## [What the task requires]
Extend the notes on Steve Graham's talk about evidence-based practice in writing, starting right after the final sentence of that passage.

## [Text passage]

◆ ◆ ◆ ◆

Notes from Steve Graham’s “Evidence-Based Practice in Writing”

Another great session this week, this time with one of the co-authors of the Writing Next report: Steve Graham.

Here is an overview from the MSU LARC site:

Steve Graham, Vanderbilt University

Evidence-Based Practice in Writing – Drawing on Experimental, Qualitative, and Single Subject Design Research for Answers

Wednesday, April 16, 2008
11:30am – 1:00pm
Room 133F Erickson Hall, Michigan State University

This presentation will examine what we know about effective writing instruction, drawing on three recent reviews of the literature. One of the reviews (Writing Next) was a meta-analysis of experimental and quasi-experimental writing intervention research. Another review was a meta-analysis of single-subject design writing intervention research. The third review was a meta-synthesis of qualitative research conducted with outstanding literacy teachers, designed to identify common practices across studies. Advantages and disadvantages to the use of evidence-based practices in writing will also be explored.

About the Speaker:

Steve Graham is the Currey Ingram Professor of Special Education and Literacy, a chair he shares with Karen R. Harris. His research interests include learning disabilities, writing instruction and writing development, and the development of self-regulation. Graham is the editor of Exceptional Children and the former editor of Contemporary Educational Psychology. He is the co-author of the Handbook of Writing Research, Handbook of Learning Disabilities, Writing Better, and Making the Writing Process Work. In 2001, Graham was elected a fellow of the International Academy for Research in Learning Disabilities. He is the recipient of career research awards from the Council for Exceptional Children and Special Education Research Interest Group in the American Educational Research Association.

◆ ◆ ◆ ◆

## [Given information]

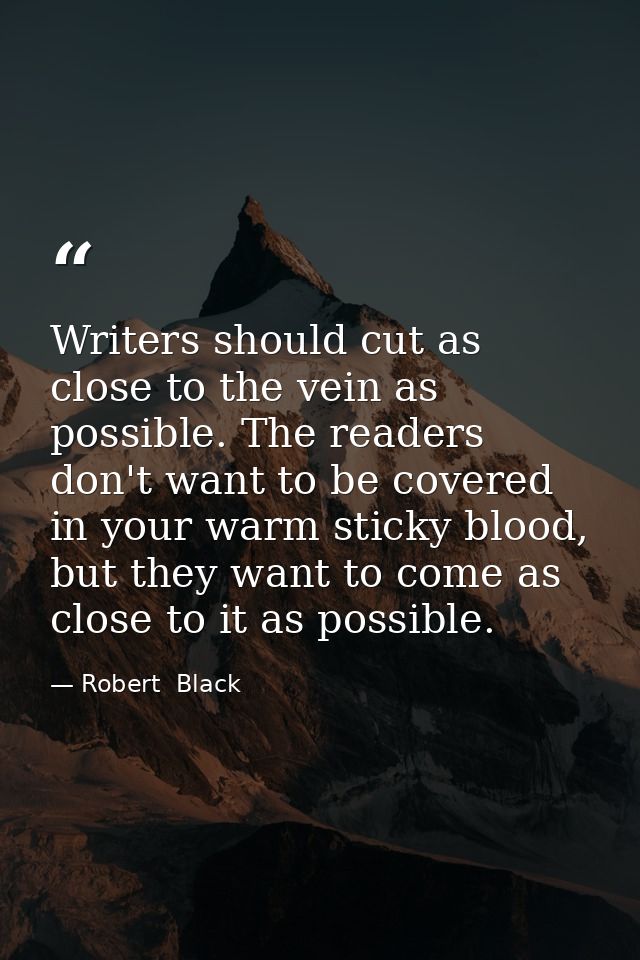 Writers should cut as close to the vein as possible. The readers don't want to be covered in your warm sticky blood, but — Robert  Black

◆ ◆ ◆ ◆

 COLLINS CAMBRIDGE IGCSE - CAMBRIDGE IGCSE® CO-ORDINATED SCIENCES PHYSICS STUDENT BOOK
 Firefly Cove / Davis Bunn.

◆ ◆ ◆ ◆

## [Final answer]
And, here are some notes from the session:

  • Opening quote: “Kids know the most interesting things” – Mark Twain
    • “It hurt, the way your tongue hurts when you accidentally staple it to the wall.”
  • Writing is nowhere in terms of the educational reform movement in this country
    • The things that drive the educational reform movement are reading and math
    • Now, STEM – science, technology, engineering/economics,math
    • Why is writing out in the cold?
      • This is not always bad, as it sometimes results in school practices that are not good
      • But, we need to make the case that writing is important
        • 1. One of the reasons that people are not paying attention to writing is that there is a general perception that we do not know how to teach writing. Policy makers want evidence, and they want particular kinds of evidence.
          • We do know that there are some things that work for all students 4-12 and younger
          • People don’t think that writing is important. So, we have to look at the effects of writing on content area learning. We make the case that writing can be helpful in terms of the STEM skills
          • Reading gets more play in the literacy discussion. We need to look at the effects of writing on reading. How does writing affect reading?
            2. What are the practices going on in elementary and secondary schools

            • Limitations: survey data that could be rosy, but the data is still not good
            • ELA teachers are doing less than one extended writing assignment a month
            • You don’t wan to go into policy making without good research to make recommendations

            3. Theoretical framework — from Patricia Alexander from moving from knowledge about discourse and enhancing motivation

  • What are three primary resources we can draw from?
    • Professional writers
      • Unfortunately, the advice can be simplistic and only moves confident writers to expert writers; it doesn’t help other writers
    • Effective practices from experienced teachers
      • Talk to effective teachers or observe good teachers in practice and study them
        • Problem: if I go in looking for one thing, I will likely see it (difficult to separate the wheat from the shaft”
        • Problem: Donald Graves and the example that works. Yet, there are times when this doesn’t work.
        • Problem: generalizability. Evidence is often selective.
        • With scientific studies, we collect evidence, presents findings for all participants, replicability, strength of impact — all this leads to something that should be more trustworthy than insight and experience.
  • This presentation, thus, will draw on three sources: experimental, single subject, and teacher practice
    • Other criteria:
      • Four replications
      • Converging evidence (the sun, the moon and the stars align)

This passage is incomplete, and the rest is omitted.